Хуан Паскуаль поклонился с видом человека, принимающего заслуженную похвалу, и, указав на дверь хижины, предложил путникам войти.

Они обнаружили заботливо накрытый хозяйкой стол и разожженный очаг; это доказывало, что Хуан Паскуаль подумал о самом серьезном в таких обстоятельствах: о холоде и голоде.

- Эта одежда весит по меньшей мере сотню фунтов, - заметил дон Педро, стягивая с себя плащ и кидая его в угол комнаты, - и если его выжать, то, мне думается, воды хватило бы на неплохую пытку достойного Альбукерке, не будь он достаточно предусмотрительным, чтобы сбежать в Лиссабон, к королевскому двору.

- Не сочли бы вы возможным воспользоваться одеждой моей или моего сына, монсеньеры? - спросил Паскуаль. - Она, конечно, грубая, но сейчас подойдет вам больше, чем та, что на вас, а ваша тем временем просохнет!

- Сочтем ли мы возможным?! Еще бы, черт побери, достойный хозяин! От такого предложения никогда не откажется ни один промокший охотник! Давай поскорее одежду! Признаюсь тебе, ничто не привлекает меня больше, чем этот ужин, и мне не терпится переодеться как можно скорее, а вернувшись к столу, воздать ему должное.
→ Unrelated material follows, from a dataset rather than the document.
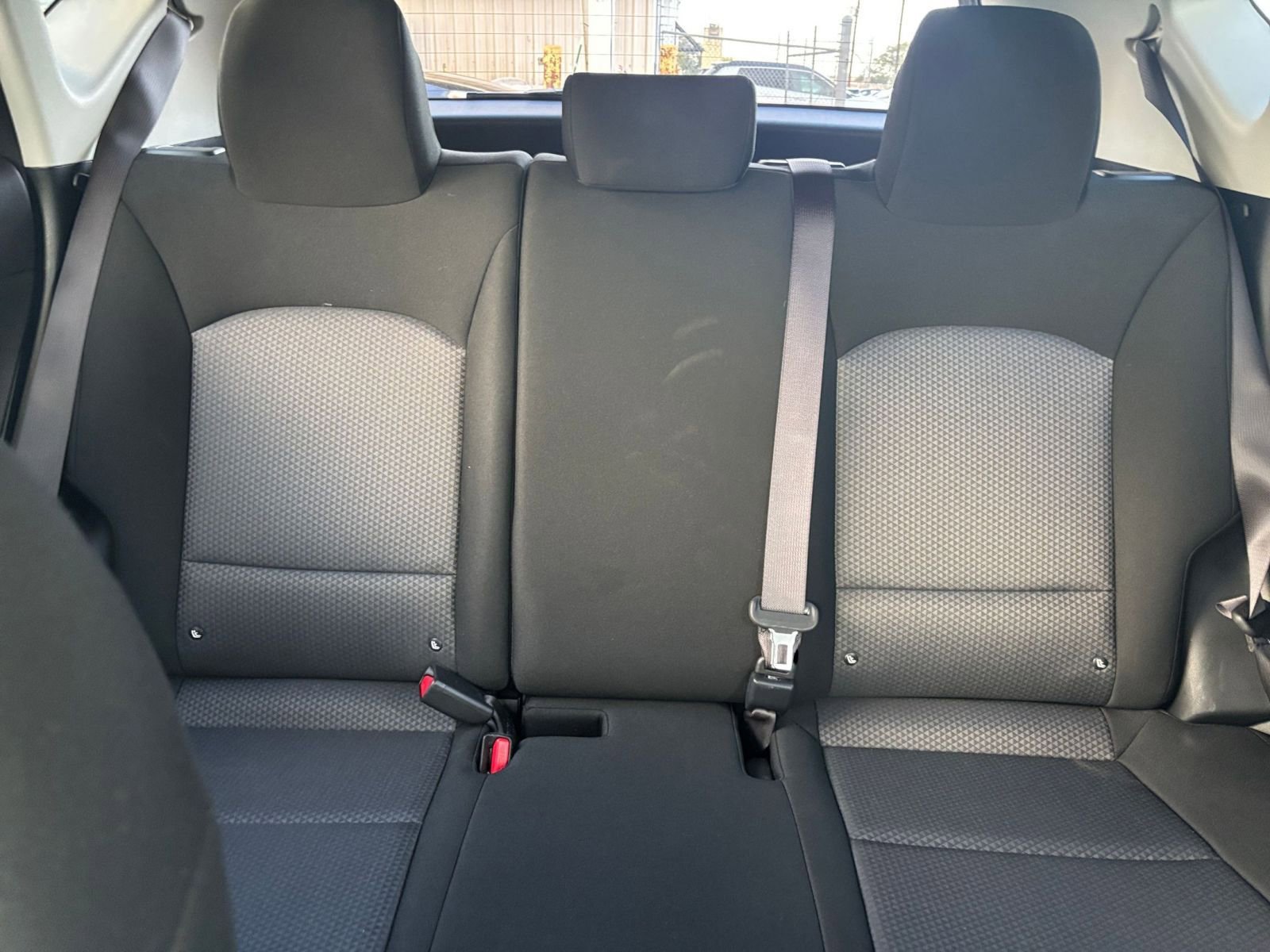 Used 2025 Kia Soul LX w/ Option Group 015 image 36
Хуан Паскуаль открыл дверь маленькой комнатки, где пылал очаг и стояла приготовленная кровать, вытащил из сундука белье и одежду, положил все это на скамью и оставил своих гостей одних; оба охотника тотчас же занялись своим туалетом.

- Ну, как ты считаешь, Феррандо, - спросил дон Педро, - если бы я назвал свое имя, меня бы приняли лучше?
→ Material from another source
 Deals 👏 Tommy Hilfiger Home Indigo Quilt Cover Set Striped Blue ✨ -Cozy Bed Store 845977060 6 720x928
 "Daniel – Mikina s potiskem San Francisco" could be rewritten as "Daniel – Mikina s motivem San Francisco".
- Возможно, - отвечал придворный, - наш хозяин проявил бы большую почтительность, но не большую сердечность.

- Именно эта сердечность меня так привлекает. Во время моих путешествий инкогнито я часто извлекал пользу от мнений, свободно высказываемых незнакомцу, а от лести, расточаемой королю, нет никакого толка. Я хочу разговорить этого славного человека, Феррандо!
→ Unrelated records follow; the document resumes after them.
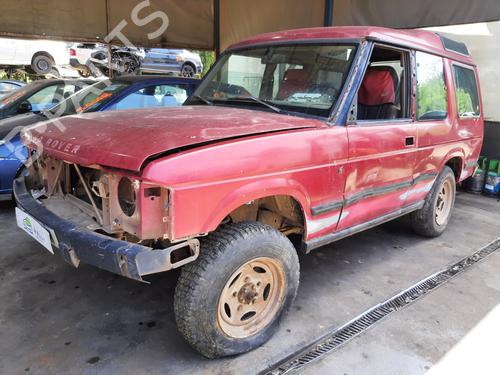 Brugte LAND ROVER DISCOVERY I (LJ) 2.5 TDI 4x4 (113 hp) 4371502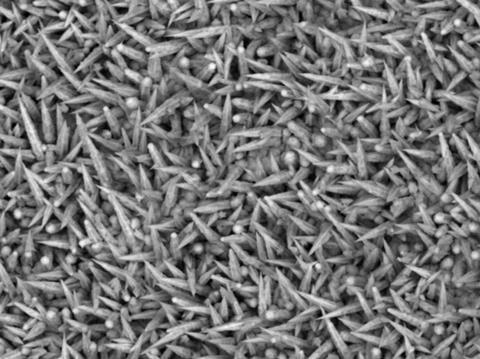 An image showing the nanoFLUX Coating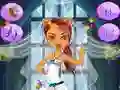 Игра Сватба Монстр Хай онлайн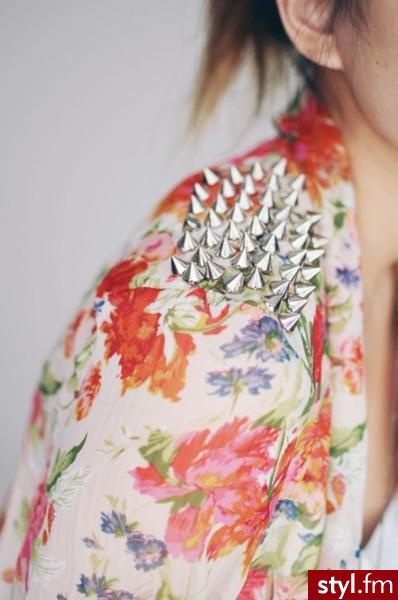Koszule Ciuchy Moda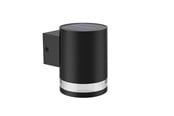 Valaisimet - Philips Fyce outdoor wall lamp solar cell 1.5W 2700K black - 929003364701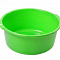 Таз 10л Лайт пласт зеленый Радиан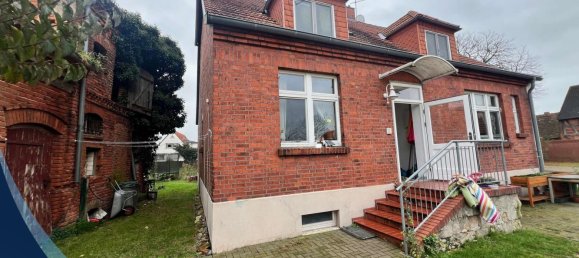 8 rooms House in Stendal, Germany No. 151813 10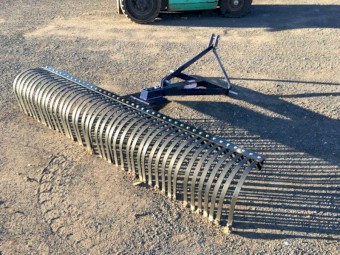 Stick Rake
- Это нетрудно, государь, и я заранее уверен, что вы можете полагаться на его искренность. Впрочем, ваше высочество, ничего, кроме похвал, вы и не можете услышать.

- Допустим, - отвечал дон Педро.

Закончив свой туалет, они вошли в комнату, где их ждал ужин.

- В чем дело? Почему только два прибора на столе? - выразил удивление дон Педро.

- А вы полагаете, что могут появиться ваши спутники? - спросил Паскуаль.

- Боже сохрани! Разумеется, нет! А разве вы и ваша семья ужинали?